The paradox is that, at least in the short term, the prospects for independence seem likely to worsen. The forthcoming SNP leadership contest seems set to be particularly fractious and bitter, with trans rights, the controversy over its finances, and deep division over the path to independence combining to leave the party weaker and more divided.
Ms Sturgeon’s successor will lack her electoral mandate, authority, and – likely – her unnatural determination and communication skills. They will need some space to plot their own course, and to attempt to win a fresh personal mandate in a national election.
There’s going to be a lively debate, and that will also consume time and energy. But there are other factors sapping the energy from the independence cause. The immiserating experience of Brexit is an object lesson in how the restoration of nominal sovereignty and economic separation can inflict significant damage on living standards.
The SNP certainly needs some better answers to questions about what life in an independent Scotland in Europe would be like for people and businesses. Would Scotland have its own currency? When would it join the euro? What would happen to the free movement of people between Scotland and the rest of the UK? Soft border or hard border? Would Scotland stay in the UK internal market? How might police, defence and security cooperation work?

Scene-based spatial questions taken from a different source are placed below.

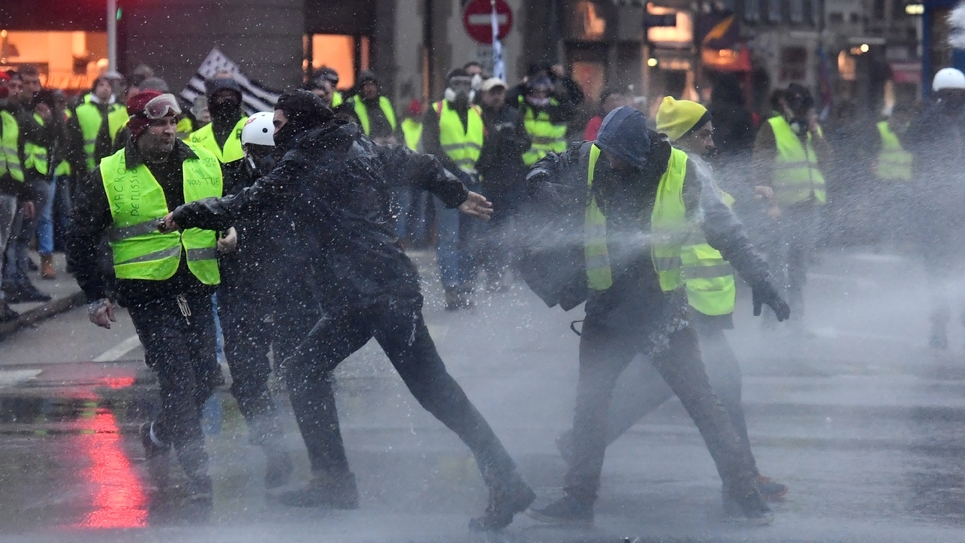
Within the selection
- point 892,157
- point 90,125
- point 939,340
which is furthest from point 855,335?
point 90,125

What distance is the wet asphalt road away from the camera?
18.9 ft

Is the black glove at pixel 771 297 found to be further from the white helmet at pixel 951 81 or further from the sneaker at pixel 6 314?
the sneaker at pixel 6 314

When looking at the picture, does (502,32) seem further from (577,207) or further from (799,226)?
(577,207)

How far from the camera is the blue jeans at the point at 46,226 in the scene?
13.3 meters

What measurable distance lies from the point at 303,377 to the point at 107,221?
1.07m

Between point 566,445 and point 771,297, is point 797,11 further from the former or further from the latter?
point 771,297

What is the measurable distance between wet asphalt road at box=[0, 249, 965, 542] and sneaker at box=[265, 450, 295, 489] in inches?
4.6

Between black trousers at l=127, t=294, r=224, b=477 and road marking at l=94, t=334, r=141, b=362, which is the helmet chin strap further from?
black trousers at l=127, t=294, r=224, b=477

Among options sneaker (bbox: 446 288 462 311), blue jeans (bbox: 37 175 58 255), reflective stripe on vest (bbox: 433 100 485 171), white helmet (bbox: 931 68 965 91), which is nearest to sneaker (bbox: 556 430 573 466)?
white helmet (bbox: 931 68 965 91)

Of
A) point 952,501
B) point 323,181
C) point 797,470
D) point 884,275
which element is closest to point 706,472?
point 797,470

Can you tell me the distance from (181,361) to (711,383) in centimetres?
222

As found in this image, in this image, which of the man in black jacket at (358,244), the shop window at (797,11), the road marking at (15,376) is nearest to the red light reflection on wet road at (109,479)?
the man in black jacket at (358,244)

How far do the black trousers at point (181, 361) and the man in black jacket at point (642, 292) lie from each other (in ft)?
5.11

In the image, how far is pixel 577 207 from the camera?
227 inches
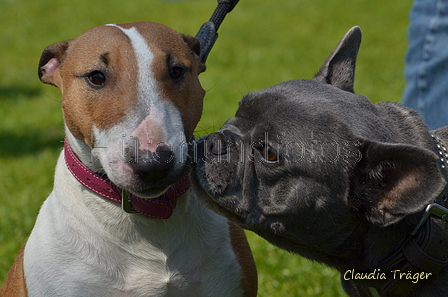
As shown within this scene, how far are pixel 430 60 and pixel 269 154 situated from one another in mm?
1985

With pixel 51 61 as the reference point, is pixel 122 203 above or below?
below

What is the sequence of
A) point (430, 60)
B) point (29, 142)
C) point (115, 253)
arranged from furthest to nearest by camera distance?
point (29, 142) → point (430, 60) → point (115, 253)

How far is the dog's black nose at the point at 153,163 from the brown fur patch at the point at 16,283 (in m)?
1.13

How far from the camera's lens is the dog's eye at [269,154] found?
3.09 metres

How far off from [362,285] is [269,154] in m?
0.96

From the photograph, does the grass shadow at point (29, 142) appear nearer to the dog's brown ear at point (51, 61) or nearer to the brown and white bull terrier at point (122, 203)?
the dog's brown ear at point (51, 61)

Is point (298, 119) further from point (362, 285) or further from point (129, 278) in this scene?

More than any other factor, though, the increasingly obvious fact of the imminent demise of the Conservative government inevitably weakens the impetus for independence. Whatever else, a social democratic government led by Sir Keir Starmer, promising a more constructive relationship with Scotland – not to mention Brussels – and possibly more devolution of powers, is not as appalling a prospect as another five years of dogmatic, Europhobic, English Tory rule.
At least for now, Scotland shouldn't need independence just to be rid of the Conservatives (though the movement is about much more than that). In that context, the worst thing that befell Ms Sturgeon in office wasn’t anything that occurred in Scotland, but the removal of Mr Johnson from power.
Mr Johnson was the archetype of a very particular caricature of a condescending Englishman, and someone who thus served with considerable distinction as the best recruiting sergeant the SNP ever had. The relationship between him and Ms Sturgeon was curiously symbiotic, and far more complex than a simple combination of love and hate. It did the union no good, though. Now, thankfully, both protagonists are gone.
Like the UK’s relations with the EU, the UK’s relationship with Scotland needs a reset. The arrival of the more emollient Rishi Sunak – who has refrained from the casual insults that Mr Johnson and Liz Truss used to throw around – was the beginning of that process, and Ms Sturgeon’s successor will hopefully reciprocate.
Whether independence is close at hand or far away, the two governments – and the other devolved administrations – have plenty of immediate and formidable common challenges to work together to resolve, including the cost of living crisis, the war in Europe and climate change, to name but three. They must find a way to do so at the earliest possible moment.